Cela coûte encore plus cher d’être hospitalisé. Un arrêté, publié au Journal Officiel daté du 28 février 2026, a sensiblement relevé les frais en cas d’hospitalisation. Ainsi, le forfait journalier hospitalier (FJH) est passé, depuis le 1ᵉʳ mars dernier, de 20 euros à 23 euros. Le FJH est destiné à couvrir une partie des frais d’hébergement et d’entretien liés à une hospitalisation. Cette participation forfaitaire est due pour chaque journée passée à l’hôpital public ou dans une clinique privée, y compris le jour de sortie.
Le FJH est différent pour une hospitalisation dans un service psychiatrique d’un établissement de santé. Ce forfait spécifique a, lui aussi, été revalorisé de 15 euros par jour à 17 euros par jour, toujours depuis le 1ᵉʳ mars 2026. L’arrêté porte également sur le forfait patient urgences (FPU). Le FPU correspond à la participation du patient aux frais liés à un passage aux urgences pour des soins non programmés. Il s’élève à 23 euros depuis le 1ᵉʳ mars, contre 19,61 euros auparavant.

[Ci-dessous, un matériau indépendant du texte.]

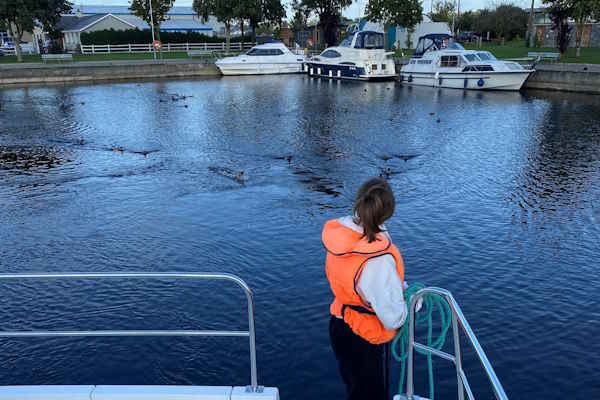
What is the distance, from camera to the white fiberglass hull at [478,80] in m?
32.9

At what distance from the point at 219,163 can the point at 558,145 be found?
40.2 ft

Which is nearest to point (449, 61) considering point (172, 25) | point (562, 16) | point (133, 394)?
point (562, 16)

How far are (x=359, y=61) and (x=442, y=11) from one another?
47978mm

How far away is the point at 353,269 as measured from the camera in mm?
3441

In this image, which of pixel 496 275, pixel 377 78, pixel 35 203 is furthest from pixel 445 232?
pixel 377 78

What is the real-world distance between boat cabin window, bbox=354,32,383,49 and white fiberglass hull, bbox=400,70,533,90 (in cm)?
791

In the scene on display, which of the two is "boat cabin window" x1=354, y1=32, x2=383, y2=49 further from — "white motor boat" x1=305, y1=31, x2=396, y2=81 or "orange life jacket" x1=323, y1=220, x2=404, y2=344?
"orange life jacket" x1=323, y1=220, x2=404, y2=344

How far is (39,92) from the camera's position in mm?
35281

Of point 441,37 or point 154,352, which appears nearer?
point 154,352

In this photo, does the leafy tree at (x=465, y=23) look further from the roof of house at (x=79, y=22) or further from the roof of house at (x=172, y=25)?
the roof of house at (x=79, y=22)

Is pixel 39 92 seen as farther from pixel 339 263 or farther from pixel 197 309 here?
pixel 339 263

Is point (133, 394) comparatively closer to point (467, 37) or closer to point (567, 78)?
point (567, 78)

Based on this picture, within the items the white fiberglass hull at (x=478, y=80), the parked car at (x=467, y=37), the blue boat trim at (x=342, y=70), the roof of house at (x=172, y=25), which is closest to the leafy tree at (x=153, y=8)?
the roof of house at (x=172, y=25)

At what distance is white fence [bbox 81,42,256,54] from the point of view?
58312 mm
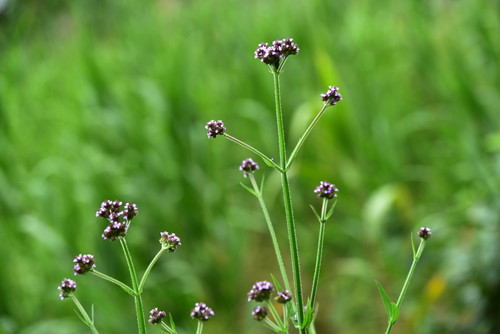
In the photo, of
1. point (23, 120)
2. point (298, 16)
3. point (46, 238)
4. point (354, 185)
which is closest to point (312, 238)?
point (354, 185)

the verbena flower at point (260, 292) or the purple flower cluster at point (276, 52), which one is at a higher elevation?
the purple flower cluster at point (276, 52)

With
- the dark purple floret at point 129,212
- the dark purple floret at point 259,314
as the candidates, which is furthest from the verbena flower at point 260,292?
the dark purple floret at point 129,212

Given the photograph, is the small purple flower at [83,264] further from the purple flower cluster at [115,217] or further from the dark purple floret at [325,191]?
the dark purple floret at [325,191]

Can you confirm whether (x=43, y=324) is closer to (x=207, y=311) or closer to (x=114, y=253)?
(x=114, y=253)

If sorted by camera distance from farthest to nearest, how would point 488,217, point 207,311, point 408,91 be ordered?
point 408,91 → point 488,217 → point 207,311

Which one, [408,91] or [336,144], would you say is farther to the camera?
[408,91]

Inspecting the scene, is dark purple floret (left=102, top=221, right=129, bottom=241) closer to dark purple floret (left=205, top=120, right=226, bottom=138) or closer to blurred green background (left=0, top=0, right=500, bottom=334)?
dark purple floret (left=205, top=120, right=226, bottom=138)

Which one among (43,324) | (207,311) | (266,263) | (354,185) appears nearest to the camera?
(207,311)
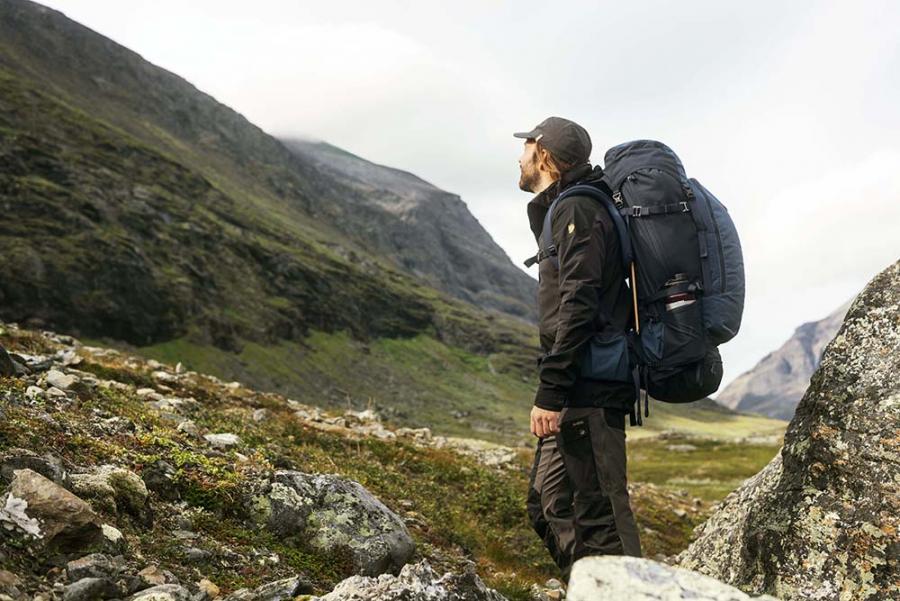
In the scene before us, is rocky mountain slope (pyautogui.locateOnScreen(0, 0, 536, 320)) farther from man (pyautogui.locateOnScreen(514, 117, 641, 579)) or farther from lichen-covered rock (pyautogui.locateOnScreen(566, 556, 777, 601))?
lichen-covered rock (pyautogui.locateOnScreen(566, 556, 777, 601))

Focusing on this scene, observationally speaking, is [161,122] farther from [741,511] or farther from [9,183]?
[741,511]

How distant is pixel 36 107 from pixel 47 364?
3701 inches

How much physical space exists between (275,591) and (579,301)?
3.36 metres

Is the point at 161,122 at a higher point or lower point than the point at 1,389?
higher

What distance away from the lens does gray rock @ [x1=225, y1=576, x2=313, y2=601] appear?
16.1 ft

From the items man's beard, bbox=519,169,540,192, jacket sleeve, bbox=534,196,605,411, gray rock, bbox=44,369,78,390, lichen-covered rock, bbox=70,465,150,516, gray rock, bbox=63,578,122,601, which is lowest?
gray rock, bbox=63,578,122,601

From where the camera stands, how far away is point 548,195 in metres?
6.23

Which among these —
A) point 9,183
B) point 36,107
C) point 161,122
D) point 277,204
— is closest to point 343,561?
point 9,183

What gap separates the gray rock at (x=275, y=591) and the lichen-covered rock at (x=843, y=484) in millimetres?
3827

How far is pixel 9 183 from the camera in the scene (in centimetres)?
6262

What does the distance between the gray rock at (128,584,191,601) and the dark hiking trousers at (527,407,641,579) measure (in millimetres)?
3055

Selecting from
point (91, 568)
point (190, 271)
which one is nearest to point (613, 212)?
point (91, 568)

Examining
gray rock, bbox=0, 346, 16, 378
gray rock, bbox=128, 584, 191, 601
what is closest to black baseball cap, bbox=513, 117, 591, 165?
gray rock, bbox=128, 584, 191, 601

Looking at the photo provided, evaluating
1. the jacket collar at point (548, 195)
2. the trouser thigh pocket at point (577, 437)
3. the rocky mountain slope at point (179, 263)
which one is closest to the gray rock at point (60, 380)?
the jacket collar at point (548, 195)
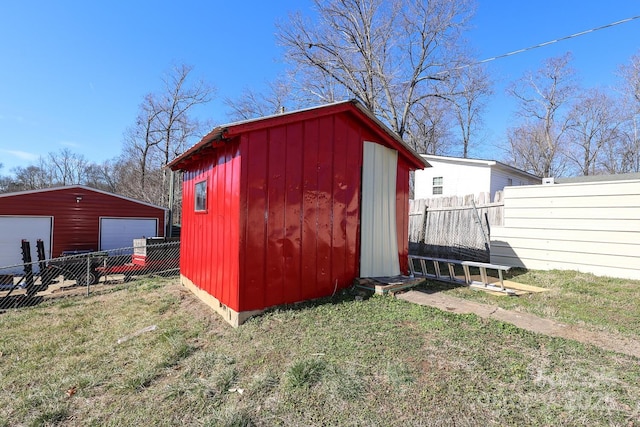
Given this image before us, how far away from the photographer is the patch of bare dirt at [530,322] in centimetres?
321

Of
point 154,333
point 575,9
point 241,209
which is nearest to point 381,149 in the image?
point 241,209

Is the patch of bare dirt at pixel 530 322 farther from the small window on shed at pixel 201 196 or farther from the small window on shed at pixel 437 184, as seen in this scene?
the small window on shed at pixel 437 184

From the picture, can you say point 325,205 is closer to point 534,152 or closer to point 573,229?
point 573,229

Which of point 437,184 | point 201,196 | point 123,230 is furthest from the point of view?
point 437,184

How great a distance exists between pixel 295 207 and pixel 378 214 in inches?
68.5

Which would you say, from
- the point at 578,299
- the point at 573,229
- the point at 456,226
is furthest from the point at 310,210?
the point at 456,226

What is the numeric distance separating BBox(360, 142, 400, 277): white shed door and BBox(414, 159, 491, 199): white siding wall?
8557 mm

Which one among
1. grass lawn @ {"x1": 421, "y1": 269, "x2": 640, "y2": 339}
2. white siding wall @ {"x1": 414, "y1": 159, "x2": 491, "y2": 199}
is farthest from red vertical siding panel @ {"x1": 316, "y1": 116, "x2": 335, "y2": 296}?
white siding wall @ {"x1": 414, "y1": 159, "x2": 491, "y2": 199}

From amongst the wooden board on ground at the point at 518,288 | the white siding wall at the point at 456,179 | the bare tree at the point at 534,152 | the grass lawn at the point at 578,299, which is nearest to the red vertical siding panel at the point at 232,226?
the grass lawn at the point at 578,299

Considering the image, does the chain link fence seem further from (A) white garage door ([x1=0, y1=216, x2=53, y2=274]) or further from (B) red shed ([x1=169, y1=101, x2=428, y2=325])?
(B) red shed ([x1=169, y1=101, x2=428, y2=325])

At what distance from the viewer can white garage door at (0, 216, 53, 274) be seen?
1198 cm

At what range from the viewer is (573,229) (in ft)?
22.1

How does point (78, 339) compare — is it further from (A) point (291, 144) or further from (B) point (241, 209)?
(A) point (291, 144)

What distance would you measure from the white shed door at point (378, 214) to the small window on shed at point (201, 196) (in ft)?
8.90
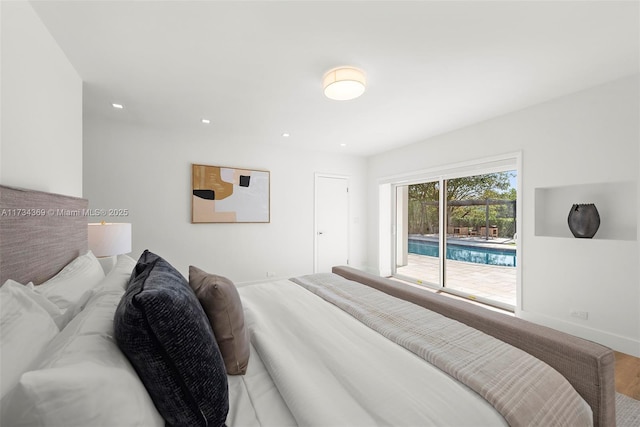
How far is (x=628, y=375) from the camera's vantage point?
209 centimetres

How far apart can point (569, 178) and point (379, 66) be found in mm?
2283

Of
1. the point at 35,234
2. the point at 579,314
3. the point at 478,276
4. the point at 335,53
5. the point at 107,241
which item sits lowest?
the point at 579,314

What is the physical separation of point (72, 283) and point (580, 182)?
4116mm

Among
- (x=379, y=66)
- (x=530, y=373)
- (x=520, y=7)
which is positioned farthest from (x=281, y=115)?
(x=530, y=373)

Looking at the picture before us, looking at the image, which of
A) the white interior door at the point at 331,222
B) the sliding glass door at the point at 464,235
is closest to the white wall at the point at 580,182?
the sliding glass door at the point at 464,235

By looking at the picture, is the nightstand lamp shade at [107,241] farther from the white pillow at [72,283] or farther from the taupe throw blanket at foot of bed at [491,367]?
the taupe throw blanket at foot of bed at [491,367]

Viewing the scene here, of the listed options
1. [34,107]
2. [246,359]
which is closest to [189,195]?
[34,107]

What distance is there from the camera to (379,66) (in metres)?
2.21

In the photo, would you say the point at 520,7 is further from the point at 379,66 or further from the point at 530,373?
the point at 530,373

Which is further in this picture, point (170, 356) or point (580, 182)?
point (580, 182)

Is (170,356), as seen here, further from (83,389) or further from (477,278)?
(477,278)

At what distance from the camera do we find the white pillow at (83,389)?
0.52 m

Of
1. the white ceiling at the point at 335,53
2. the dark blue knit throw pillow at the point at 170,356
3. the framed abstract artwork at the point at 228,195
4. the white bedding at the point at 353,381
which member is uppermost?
the white ceiling at the point at 335,53

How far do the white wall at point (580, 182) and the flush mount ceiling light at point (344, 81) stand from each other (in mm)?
2153
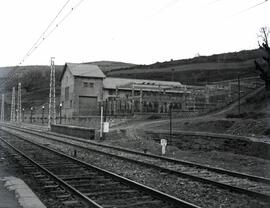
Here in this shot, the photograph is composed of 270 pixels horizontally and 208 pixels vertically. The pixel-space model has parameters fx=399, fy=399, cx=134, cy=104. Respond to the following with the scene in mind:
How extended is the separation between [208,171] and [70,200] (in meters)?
6.56

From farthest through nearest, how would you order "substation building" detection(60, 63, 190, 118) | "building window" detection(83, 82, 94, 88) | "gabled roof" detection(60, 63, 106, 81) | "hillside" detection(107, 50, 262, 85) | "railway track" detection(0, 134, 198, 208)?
"hillside" detection(107, 50, 262, 85) < "gabled roof" detection(60, 63, 106, 81) < "building window" detection(83, 82, 94, 88) < "substation building" detection(60, 63, 190, 118) < "railway track" detection(0, 134, 198, 208)

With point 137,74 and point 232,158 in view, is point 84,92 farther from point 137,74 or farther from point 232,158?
point 137,74

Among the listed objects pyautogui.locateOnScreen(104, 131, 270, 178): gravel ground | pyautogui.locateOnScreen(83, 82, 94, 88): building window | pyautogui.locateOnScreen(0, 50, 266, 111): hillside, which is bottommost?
pyautogui.locateOnScreen(104, 131, 270, 178): gravel ground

Prise en charge par la « mutuelle »
Le FPU est minoré pour les patients en affection de longue durée (ALD) - comme le cancer, le diabète, l’hypertension ou l’insuffisance cardiaque - et pour les personnes bénéficiant de prestations à la suite d’un accident du travail ou d’une maladie professionnelle ayant entraîné une incapacité permanente (IP) inférieure à deux tiers (moins de 66 %).
Le FJH et le FPU ne sont pas remboursés par la Sécurité sociale. En revanche, les deux forfaits sont intégralement pris en charge par les contrats dits « responsables » des complémentaires santé. Ces contrats, qui représentent 95 % du marché des « mutuelles » de santé, respectent les planchers et les plafonds de remboursement instaurés par l’Assurance maladie.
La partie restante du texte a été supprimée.